Звонок в дверь раздался в семь утра. Настойчивый, требовательный, хозяйский. Я вздрогнула, пролив кофе на халат. Подошла к глазку. И сердце упало куда-то в тапочки. Там, за обшарпанной дверью, стояла моя тетка Тамара. В норковой шапке, несмотря на апрель, и с тортом в руках. А за ней — Виталик, мой двоюродный брат, который последний раз звонил мне пять лет назад, чтобы сказать, что не сможет прийти на поминки моей мамы.

— Открывай, миллионерша! — гаркнула Тамара так, что, казалось, штукатурка посыпалась. — Свои пришли!

Часть 1. Нашествие

Я стояла у двери, судорожно стягивая халат на груди, будто это была броня. В голове билась одна мысль: «Откуда? Как они узнали?». Может, Люда проболталась? Нет, Люда — могила. Почтальонка? Соседка Зинка, которая работает на почте и вечно сует нос в чужие квитанции? Скорее всего. В нашем городе новости летят быстрее скорости света, особенно если они касаются чужих денег.

— Вера! Ну ты чего там, уснула? — голос Виталика звучал раздраженно, с нотками той самой фамильярности, которую я ненавидела с детства. Я повернула замок. Один оборот. Второй. Дверь распахнулась, и в мою маленькую, пахнущую корвалолом и чистотой прихожую ввалилась пестрая, шумная толпа.

Их было пятеро. Тетка Тамара — монументальная, как ледокол «Ленин», в своей шубе нараспашку. Виталик — с бегающими глазками и животом, обтянутым дешевой футболкой с надписью «Boss». Его жена, бледная и вечно недовольная Ирка, которую я видела всего раз, на их свадьбе. И двое их детей-подростков, уткнувшихся в телефоны и даже не поднявших на меня глаз. А, нет, была еще какая-то девица с чемоданом — кажется, троюродная племянница Света.

— Ой, Верочка! Роднулечка наша! — Тамара кинулась ко мне, едва не сбив с ног. Запахло тяжелыми сладкими духами и жареными пирожками. Она стиснула меня в объятиях, от которых трещали ребра. — Счастье-то какое! Мы как услышали, так сразу всё бросили! Виталик даже отгул взял!

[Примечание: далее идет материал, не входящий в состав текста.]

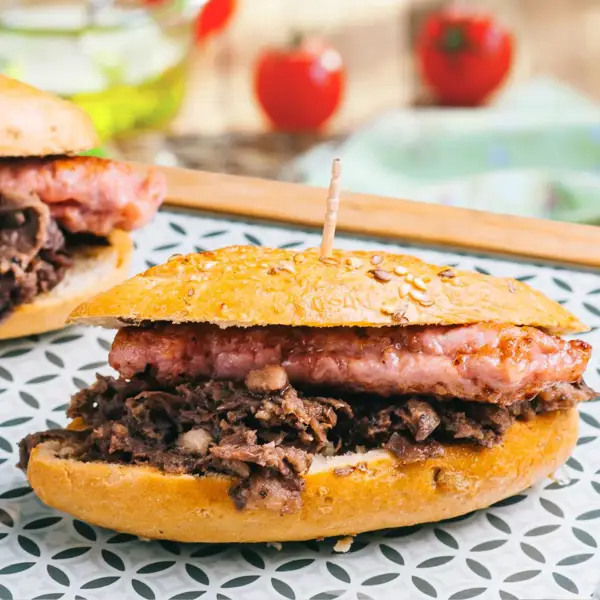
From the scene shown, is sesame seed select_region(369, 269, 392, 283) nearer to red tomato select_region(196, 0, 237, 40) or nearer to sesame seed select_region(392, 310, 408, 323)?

— Смену пропустил, между прочим, — буркнул Виталик, втискиваясь в коридор и скидывая кроссовки прямо посреди прохода, перегораживая путь на кухню. — Ну, мать, принимай гостей. Где поляна?

Я стояла, прижатая к вешалке, и не могла выдавить ни слова. Они вели себя так, словно выходили за хлебом и вернулись через пять минут. Не было тех десяти лет тишины. Не было моих звонков, на которые они не отвечали. Не было того вечера, когда я просила Тамару одолжить денег на операцию маме, а она сказала: «Самим жрать нечего», хотя я знала, что они только что вернулись из Турции.

— А вы... вы надолго? — наконец выдавила я, чувствуя, как предательски дрожит голос.

Тамара отстранилась, посмотрела на меня, как на неразумное дитя, и расхохоталась. — Ой, не могу! Надолго ли! Вера, мы ж семья! Мы теперь вместе будем думать, как жить дальше. Такие деньжищи — это ж ответственность! Одной тебе не справиться, обманут, обворуют. Сейчас время такое, бандиты кругом. А мы — свои. Кровь — не водица!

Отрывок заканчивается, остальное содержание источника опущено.